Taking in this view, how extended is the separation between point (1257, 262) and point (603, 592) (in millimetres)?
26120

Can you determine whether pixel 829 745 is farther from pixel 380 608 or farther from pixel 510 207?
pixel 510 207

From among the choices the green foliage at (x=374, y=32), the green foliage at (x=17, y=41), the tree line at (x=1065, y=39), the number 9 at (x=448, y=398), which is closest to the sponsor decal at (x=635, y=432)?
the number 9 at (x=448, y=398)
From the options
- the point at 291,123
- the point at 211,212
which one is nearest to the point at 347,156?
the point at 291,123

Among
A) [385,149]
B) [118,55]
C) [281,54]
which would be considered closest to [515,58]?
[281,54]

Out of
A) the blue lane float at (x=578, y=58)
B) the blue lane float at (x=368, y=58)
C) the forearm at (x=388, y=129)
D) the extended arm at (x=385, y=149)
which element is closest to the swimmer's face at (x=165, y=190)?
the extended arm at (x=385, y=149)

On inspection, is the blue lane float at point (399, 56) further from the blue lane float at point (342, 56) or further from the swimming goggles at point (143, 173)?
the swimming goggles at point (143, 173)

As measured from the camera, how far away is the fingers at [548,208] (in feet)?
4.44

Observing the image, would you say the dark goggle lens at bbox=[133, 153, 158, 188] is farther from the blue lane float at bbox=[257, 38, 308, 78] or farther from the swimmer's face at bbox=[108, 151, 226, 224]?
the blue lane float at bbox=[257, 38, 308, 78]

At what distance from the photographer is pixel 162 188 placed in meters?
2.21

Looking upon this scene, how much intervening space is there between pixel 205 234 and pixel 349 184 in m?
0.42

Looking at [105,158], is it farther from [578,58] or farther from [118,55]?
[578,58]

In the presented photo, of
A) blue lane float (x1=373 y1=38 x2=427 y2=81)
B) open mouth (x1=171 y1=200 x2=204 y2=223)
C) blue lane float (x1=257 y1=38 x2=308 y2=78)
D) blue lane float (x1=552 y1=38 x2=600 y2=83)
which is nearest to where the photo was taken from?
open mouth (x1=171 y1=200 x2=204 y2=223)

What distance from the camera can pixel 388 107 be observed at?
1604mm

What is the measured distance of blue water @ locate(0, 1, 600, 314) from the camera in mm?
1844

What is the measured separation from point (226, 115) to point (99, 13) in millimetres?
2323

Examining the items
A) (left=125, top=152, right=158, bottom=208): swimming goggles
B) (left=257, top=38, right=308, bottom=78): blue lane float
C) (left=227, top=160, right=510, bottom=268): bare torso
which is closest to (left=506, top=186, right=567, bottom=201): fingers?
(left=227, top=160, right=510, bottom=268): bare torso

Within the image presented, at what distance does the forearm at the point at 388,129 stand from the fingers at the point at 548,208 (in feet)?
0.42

Instructions for the task: Pull out every entry above, with its answer, and reproduce each one word for word.

Output for this exercise:
Taking in this view, how extended is the separation between point (1257, 262) and point (603, 592) (in millimetres)?
26120

Can you determine whether pixel 829 745 is farther from pixel 380 608 or farther from pixel 510 207?
pixel 510 207

From among the choices the green foliage at (x=374, y=32), the green foliage at (x=17, y=41), the tree line at (x=1065, y=39), the number 9 at (x=448, y=398), which is closest to the sponsor decal at (x=635, y=432)?
the number 9 at (x=448, y=398)
From the options
- the point at 291,123
- the point at 211,212
which one is nearest to the point at 347,156?
the point at 291,123

Among
A) [385,149]
B) [118,55]
C) [281,54]
which would be considered closest to [515,58]?
[281,54]

Out of
A) the blue lane float at (x=578, y=58)
B) the blue lane float at (x=368, y=58)
C) the forearm at (x=388, y=129)
D) the extended arm at (x=385, y=149)
which element is closest to the swimmer's face at (x=165, y=190)?
the extended arm at (x=385, y=149)

On inspection, is the blue lane float at point (399, 56) further from the blue lane float at point (342, 56) or further from the swimming goggles at point (143, 173)?
the swimming goggles at point (143, 173)

As measured from the camera, how far away is the fingers at [548,208] (in feet)?
4.44

Observing the image, would you say the dark goggle lens at bbox=[133, 153, 158, 188] is farther from the blue lane float at bbox=[257, 38, 308, 78] or farther from the swimmer's face at bbox=[108, 151, 226, 224]?
the blue lane float at bbox=[257, 38, 308, 78]

At what distance from the photographer is pixel 162 188 placed in meters?
2.21

Looking upon this scene, how much intervening space is there between pixel 205 234 and pixel 349 184 in m?
0.42

Looking at [105,158], is it farther from [578,58] or farther from [118,55]?
[578,58]

In the presented photo, of
A) blue lane float (x1=373 y1=38 x2=427 y2=81)
B) open mouth (x1=171 y1=200 x2=204 y2=223)
C) blue lane float (x1=257 y1=38 x2=308 y2=78)
D) blue lane float (x1=552 y1=38 x2=600 y2=83)
which is nearest to where the photo was taken from?
open mouth (x1=171 y1=200 x2=204 y2=223)

What distance from the camera can pixel 388 107 be observed at?
1604mm

What is the measured distance of blue water @ locate(0, 1, 600, 314) from the camera in mm?
1844

What is the measured separation from point (226, 115) to point (99, 13) in millimetres?
2323

Examining the items
A) (left=125, top=152, right=158, bottom=208): swimming goggles
B) (left=257, top=38, right=308, bottom=78): blue lane float
C) (left=227, top=160, right=510, bottom=268): bare torso
which is closest to (left=506, top=186, right=567, bottom=201): fingers?
(left=227, top=160, right=510, bottom=268): bare torso

Within the image presented, at what distance does the forearm at the point at 388,129 stand from the fingers at the point at 548,208 (in feet)?
0.42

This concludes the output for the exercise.